Even though the CCW laws have never been stricter than these days, carrying outside the waistband (abbreviated to OWB) is still one of the most popular ways to carry a handgun. OWB carry means you attach your holster from the outside of your pants. This means that outside the waistband holsters are an ideal way to carry in the states that allow for open carry, but also that they aren’t as frequently used in the regions where you can only use a concealed carry holster.
Even though they can’t be used everywhere, OWB holsters come with a number of advantages. The major benefit of holsters carried OWB style is super high carry comfort. At the same time, carrying like this results in a super easy access, quick draw, and intuitive reholstering. OWB holsters are the best way to carry full-sized handguns such as the 1911, FN Five-seveN, or SIG P226. Also, these holsters are preferred among hunters whose sidearm (or perhaps the primary gun) is something as huge as the Taurus Raging Hunter.
On the other hand, there’s a couple of problems OWB holsters come with. First and foremost, outside the waistband holsters are a bit more difficult to conceal than let’s say IWB holsters. This, however, isn’t a rule as in colder months, putting on a jacket or coat makes concealment of OWB holsters quite easy. OWB holsters most often come with belt slots, which means their attachment might be a bit awkward as you always need to take your belt off in order to mount the holster. When you decide to go for an open carry holster, you also have to expect that others can quickly realize you’re carrying. This is also the main reason why OWB holsters are mainly popular among Law Enforcement officers, who you’d expect to carry anyway. The list of (dis)advantages of this carry style doesn’t end here, though, and here’s where you can learn more about the pros and cons of OWB holsters.

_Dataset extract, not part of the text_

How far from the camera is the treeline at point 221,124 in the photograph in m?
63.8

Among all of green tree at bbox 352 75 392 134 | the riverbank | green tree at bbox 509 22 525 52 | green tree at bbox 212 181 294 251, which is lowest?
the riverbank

An OWB holster is often referred to as a belt holster or dominant-side holster. However, these synonyms aren’t absolute as OWB holsters can be carried in a number of different ways. While they truly are most frequently carried on one’s dominant side (usually in the 3 or 4 o’clock position), cross-draw OWB carry is also quite popular. If you carry your OWB holster cross-draw style, you have to reach for your firearm across your body. This might result in a slightly slower draw speed, but it’s quite convenient for anyone suffering from shoulder pain.
OWB holsters carried on one’s dominant side (often called strong side holsters) can be further divided into several categories. The most popular group are pancake OWB holsters, which offer slim profile and great balance on the belt. OWB pancake holsters often come with the popular FBI cant (slightly forward-leaning). Also, pancake holsters often come with an open-top design, the main advantage of which is super quick draw. Another immensely popular group are thumb-break OWB holsters. Such a holster comes with a strap attached to its top, which is meant to increase the holster’s retention as well as prevent your gun from being snatched away. This is the main reason why OWB holsters with safety straps are popular among armed professionals. Talking about professionals, another popular group of outside the waistband holsters are so-called OWB duty holsters, which always come with a thumb-break.